(DATA PROVIDED begins)

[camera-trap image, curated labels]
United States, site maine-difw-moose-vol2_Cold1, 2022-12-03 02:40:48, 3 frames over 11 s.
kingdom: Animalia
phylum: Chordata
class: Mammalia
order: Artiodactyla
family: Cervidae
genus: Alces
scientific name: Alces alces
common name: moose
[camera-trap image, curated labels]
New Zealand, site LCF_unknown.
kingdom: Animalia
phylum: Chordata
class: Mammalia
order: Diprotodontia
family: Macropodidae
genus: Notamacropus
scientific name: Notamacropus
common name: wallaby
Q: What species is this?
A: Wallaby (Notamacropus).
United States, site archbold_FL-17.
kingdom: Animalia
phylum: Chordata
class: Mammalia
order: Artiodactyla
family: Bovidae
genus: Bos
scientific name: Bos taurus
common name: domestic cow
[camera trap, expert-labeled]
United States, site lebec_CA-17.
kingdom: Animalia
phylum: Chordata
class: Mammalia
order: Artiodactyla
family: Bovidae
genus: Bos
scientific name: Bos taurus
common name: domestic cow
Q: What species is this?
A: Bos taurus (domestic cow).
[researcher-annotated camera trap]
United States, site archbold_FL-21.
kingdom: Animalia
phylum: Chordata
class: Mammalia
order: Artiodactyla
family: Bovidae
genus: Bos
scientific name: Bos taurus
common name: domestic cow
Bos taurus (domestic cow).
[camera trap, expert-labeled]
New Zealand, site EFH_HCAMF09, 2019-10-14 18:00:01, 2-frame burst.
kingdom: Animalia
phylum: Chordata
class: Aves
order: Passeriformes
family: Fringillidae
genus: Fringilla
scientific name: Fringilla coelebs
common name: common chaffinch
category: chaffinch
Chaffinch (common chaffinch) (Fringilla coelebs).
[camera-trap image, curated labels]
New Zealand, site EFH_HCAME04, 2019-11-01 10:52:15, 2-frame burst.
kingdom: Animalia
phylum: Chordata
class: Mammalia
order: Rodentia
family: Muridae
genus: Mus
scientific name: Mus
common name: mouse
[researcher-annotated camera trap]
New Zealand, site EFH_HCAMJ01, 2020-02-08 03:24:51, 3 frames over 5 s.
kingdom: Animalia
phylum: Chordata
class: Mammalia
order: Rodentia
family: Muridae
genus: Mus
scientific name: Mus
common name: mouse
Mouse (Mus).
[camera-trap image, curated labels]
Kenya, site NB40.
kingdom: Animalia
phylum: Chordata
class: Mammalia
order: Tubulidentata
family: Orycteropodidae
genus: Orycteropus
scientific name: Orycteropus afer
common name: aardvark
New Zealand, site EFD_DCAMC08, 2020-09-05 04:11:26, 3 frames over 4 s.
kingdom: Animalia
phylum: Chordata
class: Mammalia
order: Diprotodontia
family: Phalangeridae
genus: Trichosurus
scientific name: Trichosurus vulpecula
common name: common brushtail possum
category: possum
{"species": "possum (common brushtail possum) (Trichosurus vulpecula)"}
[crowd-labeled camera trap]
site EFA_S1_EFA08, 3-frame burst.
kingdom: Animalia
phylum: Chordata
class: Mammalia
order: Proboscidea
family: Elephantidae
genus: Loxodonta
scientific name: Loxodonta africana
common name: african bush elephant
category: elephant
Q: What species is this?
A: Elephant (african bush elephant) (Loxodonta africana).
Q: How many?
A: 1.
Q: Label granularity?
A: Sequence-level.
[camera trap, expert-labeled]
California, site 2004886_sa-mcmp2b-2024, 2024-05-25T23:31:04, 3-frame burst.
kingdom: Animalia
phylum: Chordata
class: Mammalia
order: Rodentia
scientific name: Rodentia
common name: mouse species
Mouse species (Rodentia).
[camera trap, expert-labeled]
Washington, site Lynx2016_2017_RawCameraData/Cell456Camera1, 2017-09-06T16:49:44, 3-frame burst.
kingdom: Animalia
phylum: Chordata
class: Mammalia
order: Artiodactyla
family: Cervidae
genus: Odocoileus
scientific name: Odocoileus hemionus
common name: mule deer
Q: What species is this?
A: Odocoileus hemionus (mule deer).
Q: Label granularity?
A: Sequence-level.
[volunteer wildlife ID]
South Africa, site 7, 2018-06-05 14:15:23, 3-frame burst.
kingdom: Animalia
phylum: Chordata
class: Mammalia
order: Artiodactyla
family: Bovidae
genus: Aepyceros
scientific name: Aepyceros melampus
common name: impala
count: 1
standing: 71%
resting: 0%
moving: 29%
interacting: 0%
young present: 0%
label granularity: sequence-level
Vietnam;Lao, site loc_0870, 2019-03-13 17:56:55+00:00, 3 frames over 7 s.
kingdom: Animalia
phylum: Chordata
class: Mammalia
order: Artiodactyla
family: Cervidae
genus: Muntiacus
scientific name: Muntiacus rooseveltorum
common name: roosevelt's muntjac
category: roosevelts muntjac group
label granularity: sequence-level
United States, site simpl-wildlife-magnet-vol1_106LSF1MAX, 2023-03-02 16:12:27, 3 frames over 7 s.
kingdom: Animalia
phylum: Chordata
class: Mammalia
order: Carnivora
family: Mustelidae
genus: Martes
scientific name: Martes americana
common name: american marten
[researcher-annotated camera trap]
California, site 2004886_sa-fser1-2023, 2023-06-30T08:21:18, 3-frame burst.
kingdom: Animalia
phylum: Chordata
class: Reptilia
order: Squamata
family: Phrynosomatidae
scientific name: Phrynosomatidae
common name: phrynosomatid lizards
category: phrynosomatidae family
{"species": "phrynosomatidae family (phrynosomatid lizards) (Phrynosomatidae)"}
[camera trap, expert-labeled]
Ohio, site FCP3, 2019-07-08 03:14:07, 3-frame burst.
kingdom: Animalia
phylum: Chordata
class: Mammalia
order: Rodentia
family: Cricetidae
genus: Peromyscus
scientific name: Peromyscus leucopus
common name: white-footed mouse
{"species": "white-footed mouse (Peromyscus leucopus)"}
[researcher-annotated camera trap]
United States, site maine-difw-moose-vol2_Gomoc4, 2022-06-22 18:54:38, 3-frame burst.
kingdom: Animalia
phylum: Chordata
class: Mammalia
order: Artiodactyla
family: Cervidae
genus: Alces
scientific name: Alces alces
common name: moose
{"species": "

(DATA PROVIDED ends)

■ REQUIREMENT ■
Across the listing above, report every line where "difw" occurs.

■ SOLUTION TO THE PROBLEM ■
United States, site maine-difw-moose-vol2_Cold1, 2022-12-03 02:40:48, 3 frames over 11 s.
United States, site maine-difw-moose-vol2_Gomoc4, 2022-06-22 18:54:38, 3-frame burst.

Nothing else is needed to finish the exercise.